__Excerpt provided__:
Giving the public just a few hours’ heads up, city alders revised and revived a proposal to declare a moratorium on converting single-room-occupancy buildings into market-rate housing — then spent four hours debating whether they’ve overstepped.
Throughout the extended back and forth among lawyers, alders, and members of the public both in support of and in opposition to the proposed moratorium, several basic questions arose again and again over the course of the hearing:
• Why pass this legislation now? What is the urgency, given no evidence of any new pending or potential conversion plans?
• What is the law’s intended purpose?
• Might it contain hidden agendas or produce unintended consequences?
Those were the key questions asked and debated in the Aldermanic Chambers on the second floor of City Hall on Tuesday night during the Legislation Committee’s public hearing on a proposed temporary moratorium on the conversion, demolition and rehabilitation of boarding-house units, or SROs (single-room-occupancy housing). If passed, the temporary moratorium would be added as an amendment to the city Zoning Ordinance.
Alders waited until Monday afternoon to quietly release a marked-up new version of the proposal, giving people who have participated in the debate little to no chance to review the changes before the hearing. That revived criticisms the alders have heard over the past two years for springing on the public at hearings detailed and controversial proposals for fundamentally changing how government works without first consulting parties who might have different opinions or giving them a chance to review specifics in advance. (Click here for a story about one such example.)
Read the full text of the new version of the SRO proposal here.
At the end of the night, the alders decided not to vote yet on the proposal. They kept the debate open until the next committee meeting.

__Given material__:
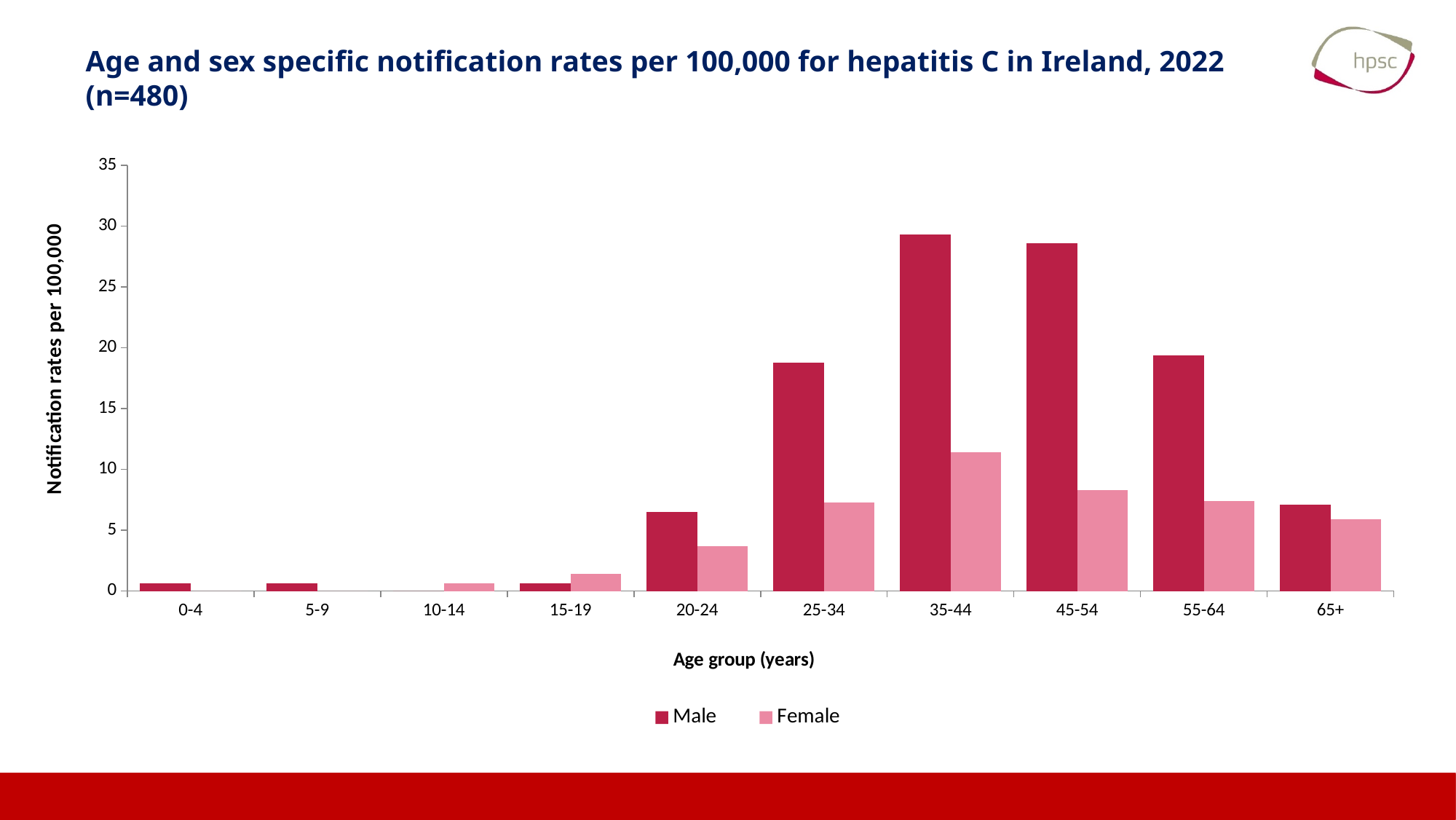
Is the Male notification rate for the 25-34 age group greater or less than 20? less Which is larger for the 55-64 age group, the Male or the Female notification rate? Male How many series does the legend list? 2 Is the Male notification rate for the 20-24 age group greater or less than 5? greater Is the Female notification rate for the 45-54 age group greater or less than 10? less How many age groups are shown on the x axis? 10 What is the label of the y axis? Notification rates per 100,000 Which is larger, the Male rate for 25-34 or the Male rate for 65+? Male rate for 25-34 What type of chart is shown on the slide? Bar chart Which age group has the highest Female notification rate? 35-44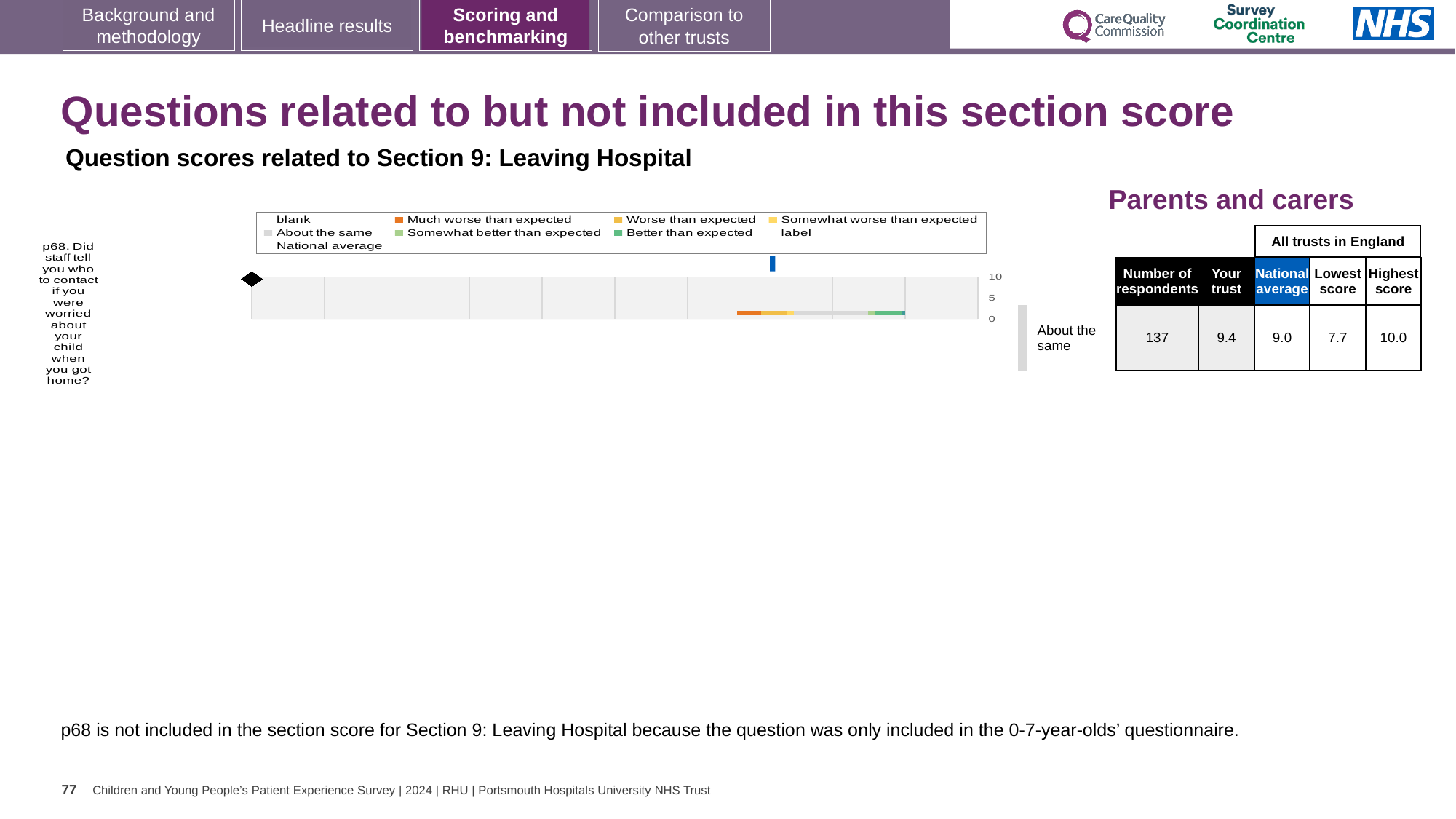
How many respondents answered p68? 137 Which is larger for p68, the 'Your trust' score or the national average? Your trust What is the national average score for p68? 9.0 What is the 'Your trust' score for p68? 9.4 What is the question number of the single item plotted in the chart? p68 What is the lowest score among all trusts in England for p68? 7.7 What is the highest score among all trusts in England for p68? 10.0 What is the highest tick value shown on the chart's axis? 10 What kind of chart is used to show the p68 question score? bar chart How is the trust's result for p68 categorised relative to expectations? About the same How many questions are plotted in the chart? 1 What is the difference between the 'Your trust' score and the national average for p68? 0.4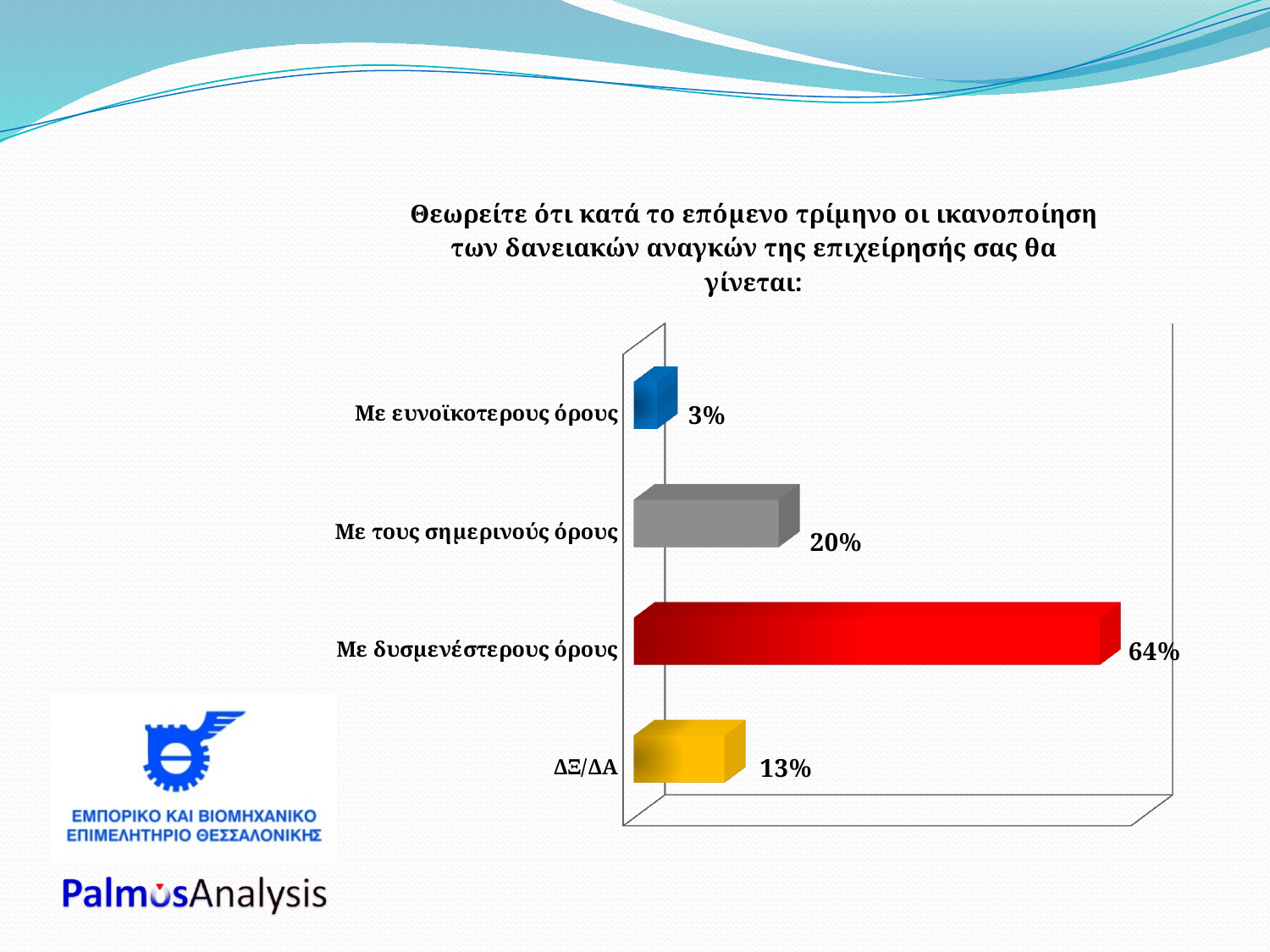
Which is larger, the value for "ΔΞ/ΔΑ" or the value for "Με ευνοϊκοτερους όρους"? ΔΞ/ΔΑ What kind of chart is shown on the slide? Bar chart What is the difference between the values for "Με δυσμενέστερους όρους" and "Με τους σημερινούς όρους"? 44% What is the value for "Με δυσμενέστερους όρους"? 64% What colour is the bar for "Με δυσμενέστερους όρους"? Red Which category has the lowest value? Με ευνοϊκοτερους όρους Which category has the highest value? Με δυσμενέστερους όρους What is the value for "Με τους σημερινούς όρους"? 20% What is the difference between the values for "Με τους σημερινούς όρους" and "ΔΞ/ΔΑ"? 7% What is the value for "ΔΞ/ΔΑ"? 13% What is the value for "Με ευνοϊκοτερους όρους"? 3% How many categories are shown in the chart? 4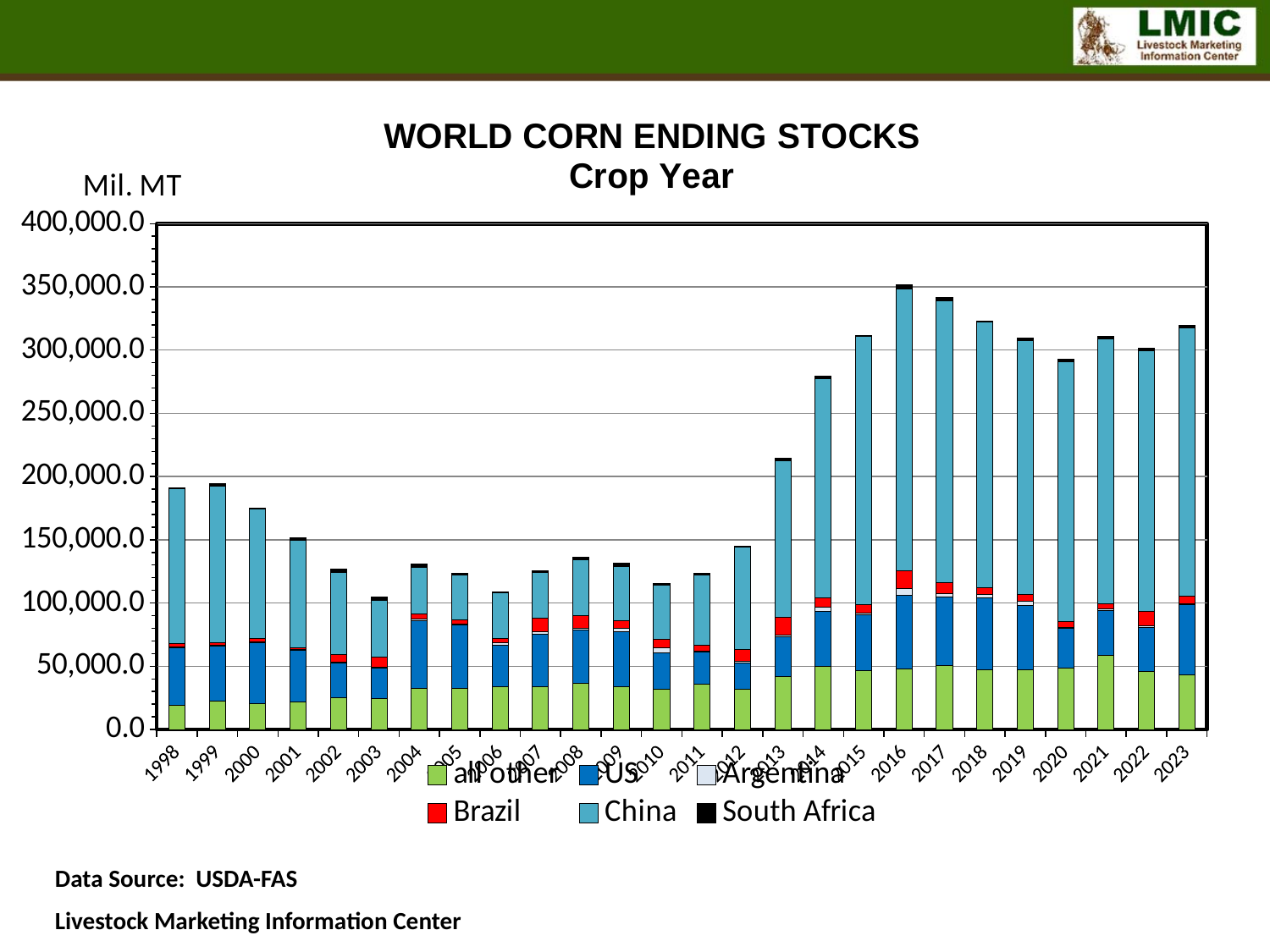
What unit is shown on the y axis of the chart? Mil. MT Is the total for 2000 greater or less than 200,000.0? less How many crop years are plotted along the x axis? 26 Which crop year has the highest total world corn ending stocks? 2016 How many series does the legend list? 6 Which crop year has a larger total, 2016 or 2018? 2016 Do total world corn ending stocks rise or fall from 2013 to 2016? rise Is the total for 2016 greater or less than 300,000.0? greater Is the total for 2014 greater or less than 250,000.0? greater Which crop year has the lowest total world corn ending stocks? 2003 What kind of chart is shown on the slide? Stacked bar chart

__Study questions__:
(1) Summarize the article on the SRO moratorium hearing in two sentences.
(2) According to the article on the SRO moratorium hearing, why did the timing of the new version's release revive criticism of the alders?
(3) Continue the article on the SRO moratorium hearing from the point where it stops.

__Response list__:
(1) City alders revised and revived a proposal for a temporary moratorium on converting, demolishing and rehabilitating single-room-occupancy buildings, releasing the new version only on Monday afternoon, and then spent four hours at Tuesday night's Legislation Committee hearing debating its urgency, purpose and possible unintended consequences. At the end of the night they decided not to vote yet and kept the debate open until the next committee meeting.

(2) The alders quietly released the marked-up new version on Monday afternoon, which gave people who had taken part in the debate little to no chance to review the changes before the hearing. That matched past criticism that they spring detailed and controversial proposals on the public at hearings without first consulting parties who might disagree or letting them review specifics in advance.

(3)
The Back Story
The night of heated and unfinished testimony was the latest chapter in a months-long debate about the future of SROs and the role they should play in providing affordable housing for New Haveners. The debate was sparked back in Aug. 2017 when Chicago-based AJ Capital Partners bought one of downtown’s last SROs, the Duncan Hotel, and then alders allied with the UNITE HERE union, which was seeking to pressure AJ Capital to agree not to stop them from organizing their employees, submitted the moratorium bill.
SROs are basic, unadorned bedrooms with no kitchens and no bathrooms. They are like hotel or motel quarters in that tenants can live in for weeks, months or years at a time.
Historically, SROs have served as affordable housing options for single individuals who want to live alone, but lack the means, interest or ability to rent or purchase a full apartment or house of their own.
When AJ Capital Partners purchased the Duncan, they announced that they planned on investing $35 million in renovating and converting the 92-room building into an upscale university-themed “boutique” hotel.
The developers worked with the city’s housing authority to relocate the 45 tenants then living at the Duncan. Last November former Downtown Alder and UNITE HERE staffer Sarah Eidelson introduced proposed legislation that would temporarily halt the conversion of any SROs in town.
Eidelson and her co-drafters said that the moratorium would give alders time to research and develop a strategic policy for how New Haven should regulate and protect this specific type of affordable housing going forward.
Opponents of the legislation argued that the moratorium was specifically designed to punish the new owners of the Duncan for refusing to sign a neutrality agreement with UNITE-HERE, a hotel workers union that also represents the influential blue-collar and clerical workers unions at Yale University.
In November, the Duncan’s new owners rushed to secure the necessary building permits for their project before the proposed legislation could be discussed and voted on by the alders.
In January, the City Plan Commission voted to recommend that alders reconsider and update the legislation according to public testimony and legal ambiguities, even though the City Plan staff recommended that the commission advise the alders to drop the proposal because of its “fatal flaws” and complained that the union-affiliated alders made a point of not consulting with staff about how to make the proposal conform with zoning law.
The New Version
The changes to the original proposal, released hours before the hearing Tuesday, address concerns about the legislation being unclear, retroactive or in any way targeted at the Duncan— which the document does not, claimed Keith Ainsworth, the lawyer hired by the alders to look into the legal viability of the proposed moratorium.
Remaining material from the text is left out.